|Heart of Avalonia|
planes of weakness: Irregular
This section includes examples of planes of weakness that have unusual characteristics, complex form, or that cannot readily be classified into one of the other sections.
This feature appears to be the top or near-top of an anticline in alluvial sedimentary rock. Evidence of bedding planes can be seen as indistinct lines paralleling the ground. These lines are faintly visible on the vertical rock surfaces (40 cm high) that obliquely face the camera. The tops of the two strips of glacially-eroded bedrock appear to be bedding plane surfaces. The conspicuous joint set cutting across the beds has a strike 18 deg. E of N. This suggests that the joints are compressional tectonic joints, aligned in accordance with the general trend for regional metamorphism in this part of Heart of Avalonia. Normally, the joint set would be classified as a longitudinal joint set, but in this case the joints are aligned at 90 degrees to the axis of the fold, making them cross joints. The anticline itself is misaligned with the expected direction of compressional tectonic stress by 90 degrees.
The photos above show two different views of the same area of alluvial sedimentary bedrock. The rock has been glacially eroded and frost weathered. The distinct closely-spaced jointing visible somewhat edge-on in both pictures is compressional tectonic jointing striking approximately 20 deg. E of N. The elongated near-vertical rock faces visible in the left photo and seen approximately facing the camera in the right photo are failure surfaces formed by glacial ice acting on a set of tectonic cross joints. Other flat surfaces, aligned at oblique angles, can be seen in the photos. There are several surfaces and joint sets present in this rock that do not appear to correlate with directed tectonic stress from the Acadian orogeny. A previous episode or episodes of tectonic deformation of these rocks may account for the unexpected joints and failure surfaces.
The alluvial sedimentary rock surface shown above appears to have been cleaved along a plane of weakness by glacial erosion. A second glacially-eroded plane is visible sloping downward from the top of the ridge, toward the right. There are two joint sets intersecting the surface shown in the foreground. The relationship of the joint pattern and the ice-eroded surfaces to the stress direction associated with the Acadian orogeny is ambiguous for this rock outcrop.
The horizontal ignimbrite bedrock surface shown above (width of view 50 cm) shows crenulation cleavage, or two intersecting sets of cleavage planes or joints. One of the cleavage directions in this rock corresponds to compressional tectonic cleavage, while the origin of the other cleavage direction might be shear strain induced by rheomorphic flow, remnant from when the ignimbrite was deposited.
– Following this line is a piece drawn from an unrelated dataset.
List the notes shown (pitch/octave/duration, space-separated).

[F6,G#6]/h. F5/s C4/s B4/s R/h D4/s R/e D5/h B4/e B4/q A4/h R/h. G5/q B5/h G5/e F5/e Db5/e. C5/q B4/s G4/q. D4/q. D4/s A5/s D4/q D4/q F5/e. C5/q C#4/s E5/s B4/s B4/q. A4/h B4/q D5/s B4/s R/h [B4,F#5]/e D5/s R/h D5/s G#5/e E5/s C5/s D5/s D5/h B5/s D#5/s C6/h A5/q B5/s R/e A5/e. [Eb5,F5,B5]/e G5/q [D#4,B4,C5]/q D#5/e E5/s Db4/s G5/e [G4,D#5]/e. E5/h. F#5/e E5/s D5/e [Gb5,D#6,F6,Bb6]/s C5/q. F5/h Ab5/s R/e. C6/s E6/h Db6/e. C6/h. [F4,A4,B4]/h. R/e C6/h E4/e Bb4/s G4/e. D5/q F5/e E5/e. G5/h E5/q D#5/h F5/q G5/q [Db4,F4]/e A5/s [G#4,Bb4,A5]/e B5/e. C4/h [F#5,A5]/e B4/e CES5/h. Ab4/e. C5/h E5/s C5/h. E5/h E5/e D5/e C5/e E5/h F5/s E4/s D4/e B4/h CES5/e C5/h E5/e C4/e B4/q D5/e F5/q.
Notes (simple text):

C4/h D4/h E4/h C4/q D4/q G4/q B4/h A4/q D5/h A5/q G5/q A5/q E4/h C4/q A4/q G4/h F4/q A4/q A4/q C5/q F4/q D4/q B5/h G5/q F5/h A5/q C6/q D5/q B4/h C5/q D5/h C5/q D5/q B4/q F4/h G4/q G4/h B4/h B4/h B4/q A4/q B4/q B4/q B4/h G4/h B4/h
Alternatively, a second episode of compressional tectonic stress might have partially overprinted the cleavage from a previous episode.
This alluvial sedimentary rock has broken apart into large blocks (individual dimensions of the order of 1 m) following glacial ice loading and subsequent frost weathering. The underlying pattern of joints and failure surfaces appears chaotic and unrelated to tectonic stress. However, the rocks shown above lie in a strongly folded area where tectonically aligned jointing would normally be expected.
Both of the pictures above show horizontal bedrock surfaces about 1 m wide. The rock in the photo on the left is basalt, while the rock shown on the right is fine-grained granite. The erosion-etched patterns might reflect underlying weaknesses or jointing in the rock, or the patterns might be only superficial, caused by water penetrating the rock and then by frost weathering. If the patterns reflect joints or weaknesses in the underlying rock, then the origin of the weaknesses is likely in thermal contraction of the rock after solidification.